Incentivada por uma colega, Adelsa começou a traduzir uma brochura para língua gestual, fez uma gravação de vídeo para partilhar num grupo de pessoas surdas, que estão na cidade da Praia e em outras ilhas.
“A minha filha de oito anos fez a gravação em casa através de um telemóvel”, recordou, dizendo que além do grupo privado, publicou depois os vídeos na sua página pessoal, onde notou maior feedback, tanto de pessoas ouvintes como de pessoas surdas.
Mas segundo Adelsa Tavares, a maior preocupação são as crianças e jovens que não têm acesso à Internet para ver os vídeos, e que certamente vão ficar um pouco excluídas de toda a informação sobre a pandemia que já se alastrou a 199 países e territórios em todo o mundo.
Outro incentivo veio de Maria Alice Figueiredo, a primeira presidente da Associação Cabo-verdiana de Surdos (ACS), que no dia 23 de março criticou na sua página no Facebook a exclusão das pessoas surdas da sensibilização a respeito do novo coronavírus.
“Podemos estar a seguir as orientações, mas eles não estão porque a informação não passa e podem infetar-se e serem agentes de transmissão do coronavírus. Não se vê nenhum programa da TCV a eles dirigido”, escreveu Maria Alice Figueiredo.
E no mesmo dia, Adelsa Tavares foi contratada pelo Governo e passou a traduzir para língua gestual as conferências de imprensa dos membros do Executivo cabo-verdiano, algumas delas transmitidas em direto na Televisão de Cabo Verde (TCV).
Mas mesmo assim, a tradutora notou que “fica sempre um vazio”, porque nas peças televisivas aparece apenas a tradução das declarações do membro do Governo.
A tradução na TCV era patrocinada por um dos bancos cabo-verdianos, mas Aldesa Tavares disse que o projeto terminou em dezembro, estando à espera de uma decisão do Ministério da Cultura e das Indústrias Criativas para possível retoma da língua gestual na televisão pública.
“Sobretudo nestes tempos era essencial para eles, porque teriam acesso a todas as informações de Cabo Verde e de outros países, teriam mais atenção e prevenção”, sublinhou a professora, que nestes dias não tem publicado vídeos, mas garantiu que envia mensagens a todos os surdos para ficarem atentos às conferências de imprensa diárias, às 10:00 locais (11:00 em Lisboa).

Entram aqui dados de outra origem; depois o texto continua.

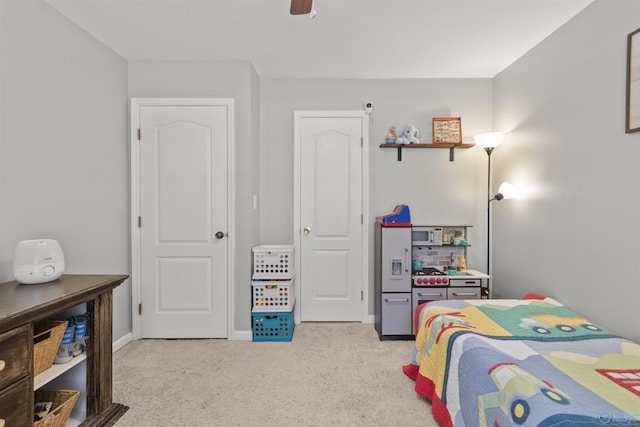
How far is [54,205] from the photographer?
7.18ft

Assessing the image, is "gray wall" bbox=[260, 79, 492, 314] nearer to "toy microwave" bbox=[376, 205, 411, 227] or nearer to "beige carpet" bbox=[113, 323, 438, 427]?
"toy microwave" bbox=[376, 205, 411, 227]

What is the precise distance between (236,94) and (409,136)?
5.89ft

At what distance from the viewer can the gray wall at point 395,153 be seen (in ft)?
11.3

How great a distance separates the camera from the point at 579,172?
2.20m

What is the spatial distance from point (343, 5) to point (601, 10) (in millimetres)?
Answer: 1682

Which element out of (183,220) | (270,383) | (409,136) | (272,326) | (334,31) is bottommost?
(270,383)

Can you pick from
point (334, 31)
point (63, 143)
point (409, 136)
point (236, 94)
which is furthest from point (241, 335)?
point (334, 31)

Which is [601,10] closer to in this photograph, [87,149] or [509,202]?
[509,202]

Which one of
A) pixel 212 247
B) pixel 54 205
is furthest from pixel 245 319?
pixel 54 205

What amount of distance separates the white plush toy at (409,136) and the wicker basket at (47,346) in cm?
307

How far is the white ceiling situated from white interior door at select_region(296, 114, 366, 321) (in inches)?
24.7

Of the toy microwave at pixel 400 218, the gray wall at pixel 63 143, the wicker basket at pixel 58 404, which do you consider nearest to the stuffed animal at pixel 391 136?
the toy microwave at pixel 400 218

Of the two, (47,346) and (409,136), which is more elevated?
(409,136)

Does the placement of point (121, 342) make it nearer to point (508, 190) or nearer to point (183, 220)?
point (183, 220)
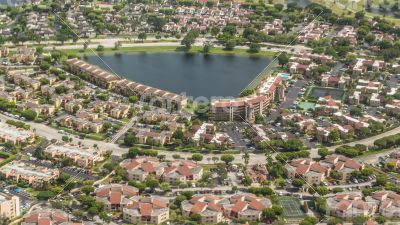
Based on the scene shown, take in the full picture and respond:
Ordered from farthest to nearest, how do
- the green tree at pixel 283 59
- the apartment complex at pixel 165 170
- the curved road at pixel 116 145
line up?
the green tree at pixel 283 59, the curved road at pixel 116 145, the apartment complex at pixel 165 170

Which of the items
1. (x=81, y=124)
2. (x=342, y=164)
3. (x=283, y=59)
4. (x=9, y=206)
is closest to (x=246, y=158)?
(x=342, y=164)

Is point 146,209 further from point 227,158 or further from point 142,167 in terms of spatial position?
point 227,158

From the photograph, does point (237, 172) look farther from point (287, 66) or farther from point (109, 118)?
point (287, 66)

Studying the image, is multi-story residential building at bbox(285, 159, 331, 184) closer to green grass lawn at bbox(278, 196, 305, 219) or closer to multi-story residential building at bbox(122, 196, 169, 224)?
green grass lawn at bbox(278, 196, 305, 219)

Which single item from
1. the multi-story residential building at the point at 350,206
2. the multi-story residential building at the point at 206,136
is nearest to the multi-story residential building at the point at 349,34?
the multi-story residential building at the point at 206,136

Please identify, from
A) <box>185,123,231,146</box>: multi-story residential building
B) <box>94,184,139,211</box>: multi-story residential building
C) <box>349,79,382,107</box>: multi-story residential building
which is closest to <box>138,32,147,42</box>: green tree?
<box>349,79,382,107</box>: multi-story residential building

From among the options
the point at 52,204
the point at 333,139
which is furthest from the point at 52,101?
the point at 333,139

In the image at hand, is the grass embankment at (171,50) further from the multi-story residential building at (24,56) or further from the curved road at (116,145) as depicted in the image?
the curved road at (116,145)
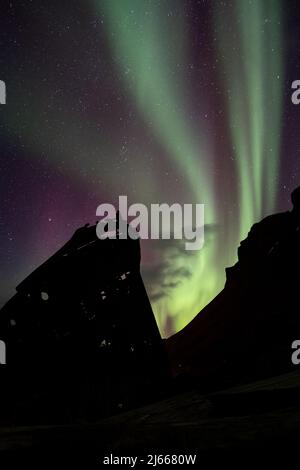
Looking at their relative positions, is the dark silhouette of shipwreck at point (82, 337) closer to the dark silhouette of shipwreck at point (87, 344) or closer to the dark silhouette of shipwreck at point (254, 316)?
the dark silhouette of shipwreck at point (87, 344)

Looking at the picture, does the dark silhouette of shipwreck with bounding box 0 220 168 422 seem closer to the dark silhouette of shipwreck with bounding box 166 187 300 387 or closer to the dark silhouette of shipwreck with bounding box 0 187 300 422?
the dark silhouette of shipwreck with bounding box 0 187 300 422

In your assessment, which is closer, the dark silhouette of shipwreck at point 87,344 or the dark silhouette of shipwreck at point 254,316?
the dark silhouette of shipwreck at point 87,344

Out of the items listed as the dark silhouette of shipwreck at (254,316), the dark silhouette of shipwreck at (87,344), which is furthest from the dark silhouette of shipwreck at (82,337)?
the dark silhouette of shipwreck at (254,316)

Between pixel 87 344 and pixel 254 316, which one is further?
pixel 254 316

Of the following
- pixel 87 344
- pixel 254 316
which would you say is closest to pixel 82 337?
pixel 87 344

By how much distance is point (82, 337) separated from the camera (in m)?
8.46

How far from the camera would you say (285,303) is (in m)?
13.9

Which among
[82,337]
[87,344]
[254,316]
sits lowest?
[87,344]

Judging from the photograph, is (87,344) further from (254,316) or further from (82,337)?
(254,316)

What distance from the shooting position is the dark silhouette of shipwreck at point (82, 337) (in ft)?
26.5

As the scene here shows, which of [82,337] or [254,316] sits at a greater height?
[254,316]

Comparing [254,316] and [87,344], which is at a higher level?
[254,316]

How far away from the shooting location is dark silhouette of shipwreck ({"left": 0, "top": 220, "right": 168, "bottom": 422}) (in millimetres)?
8070
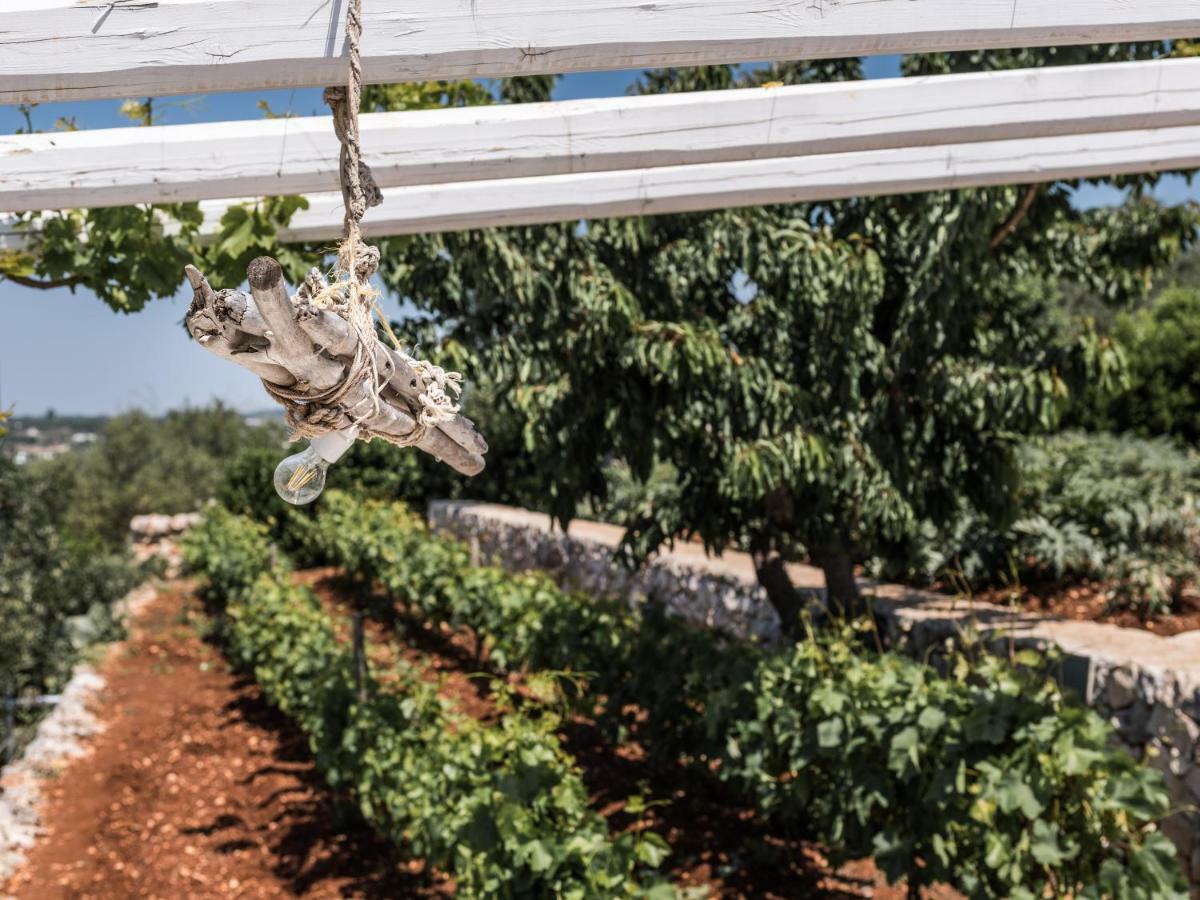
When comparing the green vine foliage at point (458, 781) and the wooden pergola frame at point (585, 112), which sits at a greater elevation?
the wooden pergola frame at point (585, 112)

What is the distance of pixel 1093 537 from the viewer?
585 centimetres

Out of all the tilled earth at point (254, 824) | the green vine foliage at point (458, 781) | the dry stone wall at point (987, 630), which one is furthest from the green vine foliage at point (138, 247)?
the dry stone wall at point (987, 630)

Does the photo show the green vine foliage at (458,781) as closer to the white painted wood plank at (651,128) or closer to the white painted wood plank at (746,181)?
the white painted wood plank at (746,181)

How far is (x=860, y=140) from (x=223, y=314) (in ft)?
4.83

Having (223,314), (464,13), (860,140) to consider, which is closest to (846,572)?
(860,140)

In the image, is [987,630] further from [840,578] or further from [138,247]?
[138,247]

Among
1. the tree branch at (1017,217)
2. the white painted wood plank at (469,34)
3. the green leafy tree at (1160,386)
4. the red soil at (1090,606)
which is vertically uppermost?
the white painted wood plank at (469,34)

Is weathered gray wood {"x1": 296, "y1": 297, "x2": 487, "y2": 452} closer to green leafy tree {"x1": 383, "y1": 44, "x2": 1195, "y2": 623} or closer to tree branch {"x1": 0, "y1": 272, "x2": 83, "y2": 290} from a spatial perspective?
tree branch {"x1": 0, "y1": 272, "x2": 83, "y2": 290}

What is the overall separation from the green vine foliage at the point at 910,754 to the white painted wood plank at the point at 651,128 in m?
1.67

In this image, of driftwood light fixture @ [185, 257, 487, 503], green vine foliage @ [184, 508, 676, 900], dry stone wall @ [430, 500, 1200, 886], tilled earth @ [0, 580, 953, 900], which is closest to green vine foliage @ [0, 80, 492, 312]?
driftwood light fixture @ [185, 257, 487, 503]

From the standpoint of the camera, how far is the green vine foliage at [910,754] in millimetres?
2543

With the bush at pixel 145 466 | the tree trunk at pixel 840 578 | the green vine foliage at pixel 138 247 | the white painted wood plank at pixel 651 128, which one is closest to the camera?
the white painted wood plank at pixel 651 128

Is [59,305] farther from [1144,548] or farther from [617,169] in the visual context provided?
[1144,548]

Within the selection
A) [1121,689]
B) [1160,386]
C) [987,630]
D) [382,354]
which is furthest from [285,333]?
[1160,386]
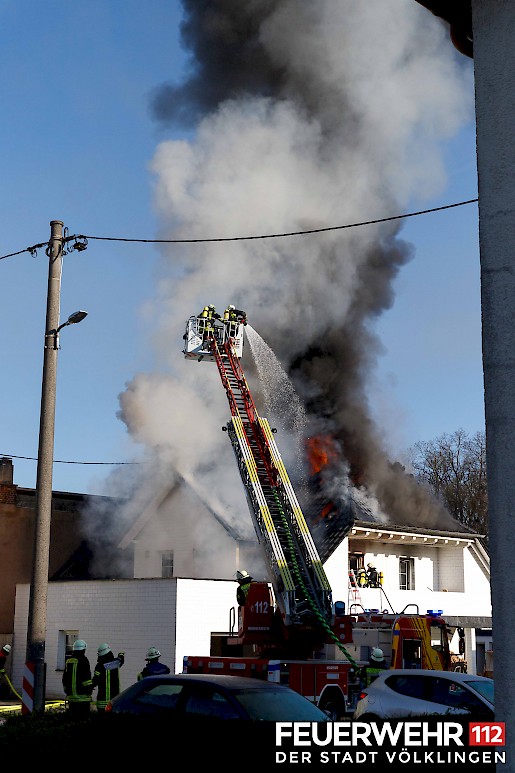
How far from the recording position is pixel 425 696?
1220cm

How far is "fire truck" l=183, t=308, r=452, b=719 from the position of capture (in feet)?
47.2

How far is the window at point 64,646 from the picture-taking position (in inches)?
933

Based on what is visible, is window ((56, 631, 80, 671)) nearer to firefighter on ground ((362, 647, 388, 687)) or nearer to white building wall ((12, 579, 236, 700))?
white building wall ((12, 579, 236, 700))

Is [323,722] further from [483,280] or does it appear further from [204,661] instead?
[204,661]

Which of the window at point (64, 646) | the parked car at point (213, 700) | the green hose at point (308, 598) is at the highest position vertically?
the green hose at point (308, 598)

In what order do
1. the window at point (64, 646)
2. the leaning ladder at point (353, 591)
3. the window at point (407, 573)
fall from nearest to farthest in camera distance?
1. the window at point (64, 646)
2. the leaning ladder at point (353, 591)
3. the window at point (407, 573)

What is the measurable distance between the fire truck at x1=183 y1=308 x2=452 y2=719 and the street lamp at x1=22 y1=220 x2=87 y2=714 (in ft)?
8.00

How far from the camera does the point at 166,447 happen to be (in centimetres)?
2800

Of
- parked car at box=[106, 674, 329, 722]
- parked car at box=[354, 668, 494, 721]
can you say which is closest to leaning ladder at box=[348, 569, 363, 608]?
parked car at box=[354, 668, 494, 721]

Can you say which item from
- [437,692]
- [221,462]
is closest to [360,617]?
[437,692]

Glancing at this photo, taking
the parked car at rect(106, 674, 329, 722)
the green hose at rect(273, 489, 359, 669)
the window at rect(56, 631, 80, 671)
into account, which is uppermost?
the green hose at rect(273, 489, 359, 669)

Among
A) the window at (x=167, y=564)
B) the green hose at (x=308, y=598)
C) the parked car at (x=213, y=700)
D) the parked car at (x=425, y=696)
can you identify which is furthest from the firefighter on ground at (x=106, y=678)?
the window at (x=167, y=564)

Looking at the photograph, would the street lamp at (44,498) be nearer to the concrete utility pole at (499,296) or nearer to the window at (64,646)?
the concrete utility pole at (499,296)

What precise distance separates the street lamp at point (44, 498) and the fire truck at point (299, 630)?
2439 millimetres
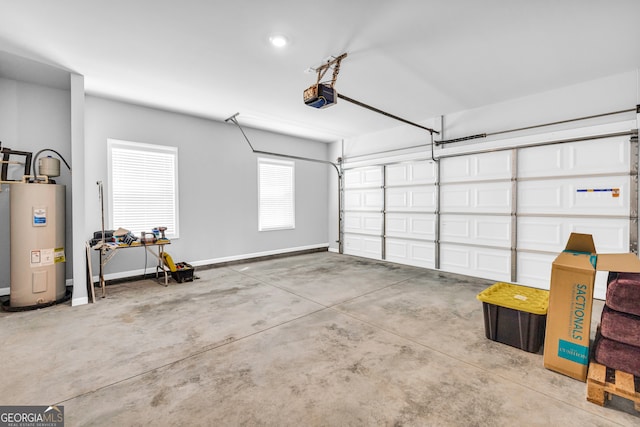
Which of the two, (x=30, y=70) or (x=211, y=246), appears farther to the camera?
(x=211, y=246)

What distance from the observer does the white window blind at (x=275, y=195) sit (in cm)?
680

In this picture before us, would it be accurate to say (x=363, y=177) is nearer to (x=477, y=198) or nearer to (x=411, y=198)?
(x=411, y=198)

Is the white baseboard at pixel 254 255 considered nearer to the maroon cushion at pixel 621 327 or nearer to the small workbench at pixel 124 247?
the small workbench at pixel 124 247

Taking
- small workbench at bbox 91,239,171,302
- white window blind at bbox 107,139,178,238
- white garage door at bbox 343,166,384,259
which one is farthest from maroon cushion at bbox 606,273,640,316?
white window blind at bbox 107,139,178,238

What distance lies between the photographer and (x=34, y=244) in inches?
141

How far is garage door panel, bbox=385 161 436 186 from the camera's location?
5.88m

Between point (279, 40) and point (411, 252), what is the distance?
16.1 ft

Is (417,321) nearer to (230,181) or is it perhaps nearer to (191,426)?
(191,426)

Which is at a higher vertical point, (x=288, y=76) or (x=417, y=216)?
(x=288, y=76)

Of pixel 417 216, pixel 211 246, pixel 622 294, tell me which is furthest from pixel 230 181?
pixel 622 294

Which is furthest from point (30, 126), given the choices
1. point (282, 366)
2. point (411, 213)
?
point (411, 213)

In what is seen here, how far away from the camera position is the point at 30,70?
3705 mm

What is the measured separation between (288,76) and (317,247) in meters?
5.02

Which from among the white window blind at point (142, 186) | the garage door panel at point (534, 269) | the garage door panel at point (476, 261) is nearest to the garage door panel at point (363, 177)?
the garage door panel at point (476, 261)
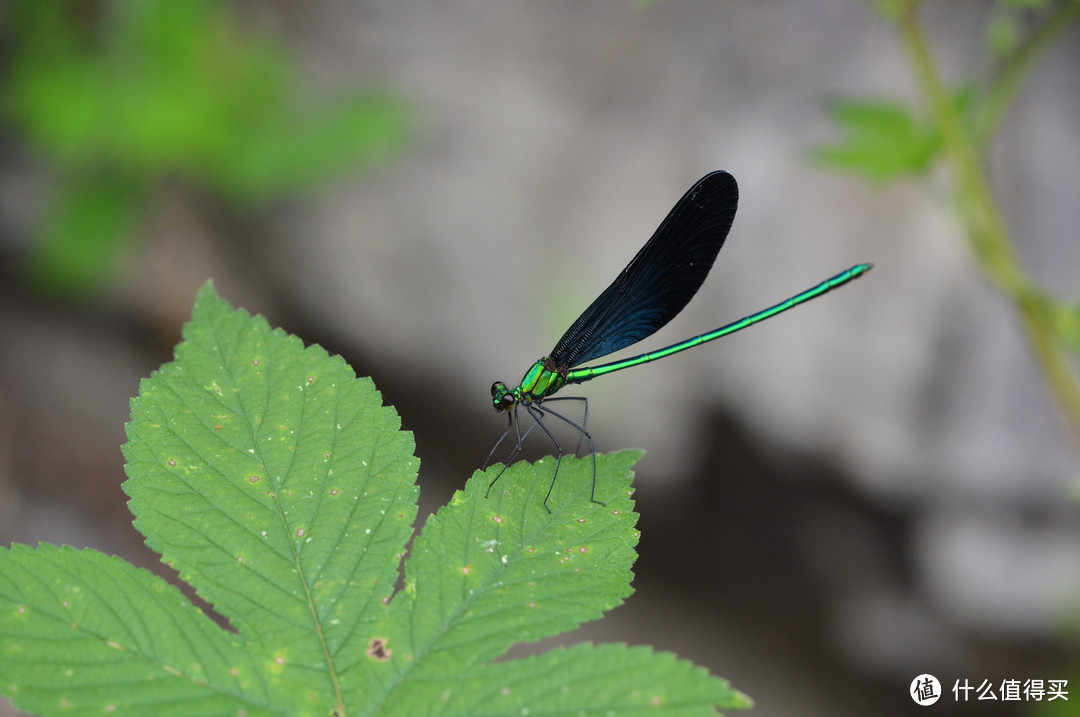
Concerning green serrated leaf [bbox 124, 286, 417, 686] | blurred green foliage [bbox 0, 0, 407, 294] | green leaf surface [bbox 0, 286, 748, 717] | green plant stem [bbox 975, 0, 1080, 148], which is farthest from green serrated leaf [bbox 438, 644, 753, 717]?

De acordo com o Instituto Nacional de Estatísticas (INE), existem em Cabo Verde cerca de 104 mil pessoas a viver com algum tipo de deficiência.
Relativamente às pessoas surdas, Adelsa Tavares disse que vivem as suas vidas de forma normal, alguns estão na escola e a frequentar o ensino profissional, mas o único e principal problema são as barreiras de comunicação, por falta de intérpretes suficientes no país.
Cabo Verde regista cinco casos de covid-19 e uma morte, entre as ilhas da Boa Vista e de Santiago (Praia), onde foi assinalado o primeiro caso de transmissão local.
O número de mortes causadas pela covid-19 em África subiu para 94 com os casos acumulados a ultrapassarem os 3.400 em 46 países, segundo a mais recente atualização das estatísticas sobre a pandemia.
O novo coronavírus, responsável pela pandemia da covid-19, já infetou mais de 600 mil pessoas em todo o mundo, das quais morreram quase 28 mil pessoas.